DRAMA; 2hr 9min
STARRING: Catherine Frot, André Marcon
Self-delusion is a blessing for Baroness Marguerite Dumont (Frot). She's mad about opera and, as the patron of the Amadeus Club, she performs for a select audience at her magnificent estate. But there's one insurmountable catch: Marguerite's voice is shriekingly off-key and she is the only person in the room who is oblivious — both to that and the sad truth of her marriage. Her adored, disdainful husband, Georges (Marcon), has a mistress (Astrid Whettnall) to whom he dismisses his wife as a freak. Her smarmy recital guests titter behind her back.

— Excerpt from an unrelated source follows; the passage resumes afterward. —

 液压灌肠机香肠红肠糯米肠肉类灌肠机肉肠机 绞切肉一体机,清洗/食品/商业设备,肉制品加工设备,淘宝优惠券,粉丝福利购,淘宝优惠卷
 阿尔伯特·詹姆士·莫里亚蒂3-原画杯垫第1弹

Buttressed by the class system of 1921 Paris, the baroness caterwauls away. And stranger still, writer-director Xavier Giannoli's loopy, affecting film is inspired by the real-life story of American misfit Florence Foster Jenkins.

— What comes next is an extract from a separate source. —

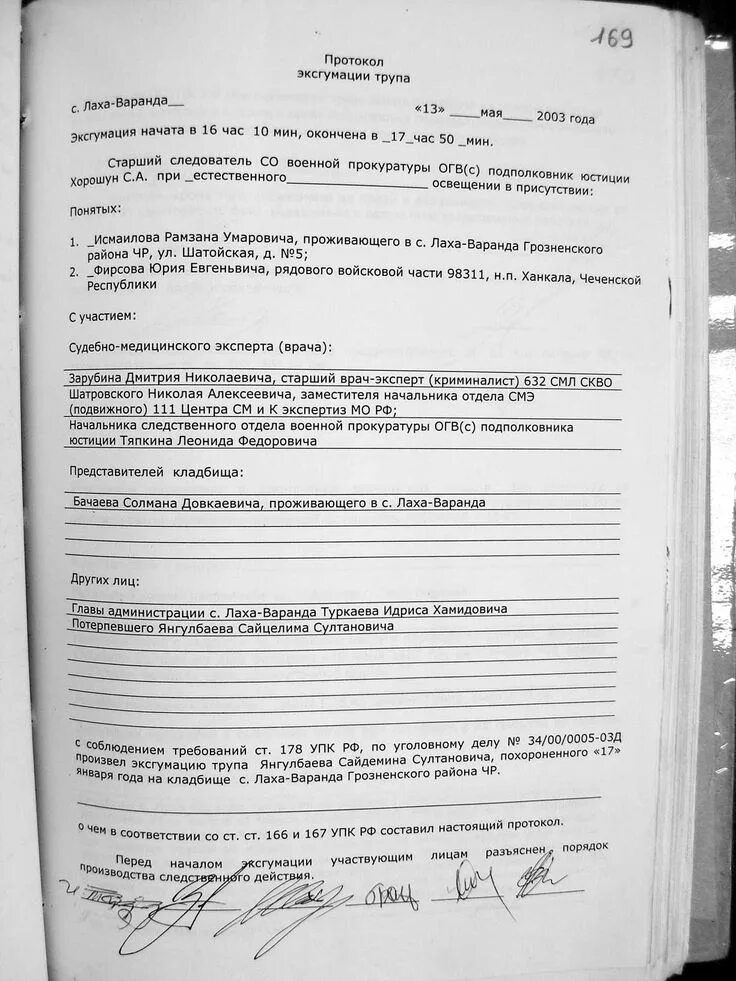 Осмотр эксгумация. Протокол эксгумации и осмотра трупа. Протокол осмотра трупа образец. Протокол о назначении судебно медицинской экспертизы. Протокол эксгумации образец.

Like all bubbles, Marguerite's is fragile: her money and misjudgment make her potentially easy prey for the unscrupulous and the desperate. Will a grand plan for a public concert topple her house of cards? Her cause certainly looks hopeless, yet as sweetly and needfully embodied by Frot, Marguerite is no mere figure of fun. What is delusion, after all, but a more forgiving reality?